→ What you are asked to do
Identify every line in the records below that contains the string "detection", and copy each such line. Treat uppercase and lowercase letters as distinct when matching.
───── Material to process ─────
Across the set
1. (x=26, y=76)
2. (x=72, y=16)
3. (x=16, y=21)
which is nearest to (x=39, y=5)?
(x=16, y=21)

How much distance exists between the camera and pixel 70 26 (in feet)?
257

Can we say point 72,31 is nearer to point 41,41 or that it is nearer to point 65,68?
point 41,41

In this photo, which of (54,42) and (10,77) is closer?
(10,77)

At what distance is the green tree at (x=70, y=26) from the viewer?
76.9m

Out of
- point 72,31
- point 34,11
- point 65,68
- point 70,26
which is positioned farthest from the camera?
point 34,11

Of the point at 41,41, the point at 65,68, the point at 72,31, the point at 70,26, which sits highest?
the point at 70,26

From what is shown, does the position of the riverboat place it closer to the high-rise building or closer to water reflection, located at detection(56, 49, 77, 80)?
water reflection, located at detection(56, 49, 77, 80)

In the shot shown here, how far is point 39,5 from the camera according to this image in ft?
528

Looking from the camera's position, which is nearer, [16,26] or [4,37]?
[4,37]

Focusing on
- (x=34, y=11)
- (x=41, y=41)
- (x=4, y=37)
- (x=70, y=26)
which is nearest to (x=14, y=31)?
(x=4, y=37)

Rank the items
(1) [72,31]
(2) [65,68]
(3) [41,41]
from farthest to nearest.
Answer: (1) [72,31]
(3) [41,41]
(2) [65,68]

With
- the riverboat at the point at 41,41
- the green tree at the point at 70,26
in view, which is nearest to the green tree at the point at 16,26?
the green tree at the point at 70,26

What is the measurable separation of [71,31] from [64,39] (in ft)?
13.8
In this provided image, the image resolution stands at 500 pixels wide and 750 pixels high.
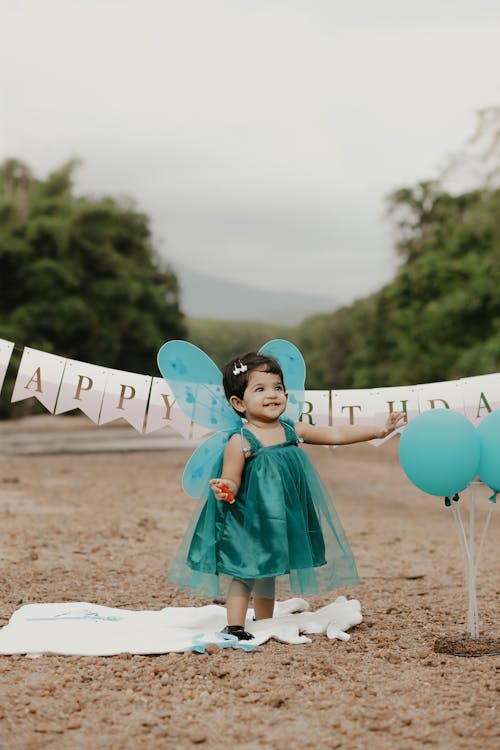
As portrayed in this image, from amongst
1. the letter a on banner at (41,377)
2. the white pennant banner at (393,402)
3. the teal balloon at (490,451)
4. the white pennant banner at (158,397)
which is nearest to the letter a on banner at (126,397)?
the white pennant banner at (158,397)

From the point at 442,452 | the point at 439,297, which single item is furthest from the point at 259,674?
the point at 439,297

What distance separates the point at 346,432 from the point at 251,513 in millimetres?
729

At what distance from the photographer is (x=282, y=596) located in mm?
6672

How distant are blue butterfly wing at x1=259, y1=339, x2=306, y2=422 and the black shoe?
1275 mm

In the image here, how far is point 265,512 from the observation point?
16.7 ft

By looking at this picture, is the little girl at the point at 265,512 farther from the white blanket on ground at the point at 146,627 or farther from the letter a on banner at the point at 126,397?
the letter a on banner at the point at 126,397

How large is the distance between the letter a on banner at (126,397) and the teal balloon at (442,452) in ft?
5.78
─────
───── Material to process ─────
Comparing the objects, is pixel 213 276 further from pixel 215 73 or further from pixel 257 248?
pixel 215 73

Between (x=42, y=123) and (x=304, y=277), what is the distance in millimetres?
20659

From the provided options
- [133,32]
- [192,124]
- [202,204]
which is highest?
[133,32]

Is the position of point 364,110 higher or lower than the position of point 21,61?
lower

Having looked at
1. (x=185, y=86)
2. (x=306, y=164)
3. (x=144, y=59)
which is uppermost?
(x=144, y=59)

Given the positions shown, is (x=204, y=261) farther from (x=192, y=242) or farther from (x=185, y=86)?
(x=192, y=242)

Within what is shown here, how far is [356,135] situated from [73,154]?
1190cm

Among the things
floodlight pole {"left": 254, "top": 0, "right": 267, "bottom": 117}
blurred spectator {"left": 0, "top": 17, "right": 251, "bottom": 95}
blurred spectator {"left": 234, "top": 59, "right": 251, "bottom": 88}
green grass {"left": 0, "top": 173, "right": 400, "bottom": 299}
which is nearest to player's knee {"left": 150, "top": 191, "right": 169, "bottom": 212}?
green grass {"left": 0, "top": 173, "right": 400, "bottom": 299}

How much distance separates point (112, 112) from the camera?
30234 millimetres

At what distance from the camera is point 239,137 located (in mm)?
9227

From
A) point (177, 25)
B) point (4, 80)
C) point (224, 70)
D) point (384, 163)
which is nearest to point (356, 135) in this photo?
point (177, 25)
─────
→ Problem solution
From what is shown, does the position of the riverboat place it closer to the high-rise building or closer to water reflection, located at detection(56, 49, 77, 80)?
water reflection, located at detection(56, 49, 77, 80)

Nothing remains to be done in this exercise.